## Action item
From the line with "MAFAT NI CHA" through the line with "クラック コカインをめぐる腐敗と陰謀 」考察レビュー、クラックの歴史に迫るドキュメンタリー", inclusive, return each line of the data below exactly and leave the rest out.

## Extracted data

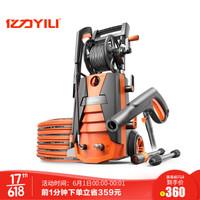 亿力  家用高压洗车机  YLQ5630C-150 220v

==

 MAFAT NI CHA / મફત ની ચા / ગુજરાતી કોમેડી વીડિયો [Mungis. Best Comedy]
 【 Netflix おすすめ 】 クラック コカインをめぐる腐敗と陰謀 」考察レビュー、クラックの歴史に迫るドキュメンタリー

## Written solution
 MAFAT NI CHA / મફત ની ચા / ગુજરાતી કોમેડી વીડિયો [Mungis. Best Comedy]
 【 Netflix おすすめ 】 クラック コカインをめぐる腐敗と陰謀 」考察レビュー、クラックの歴史に迫るドキュメンタリー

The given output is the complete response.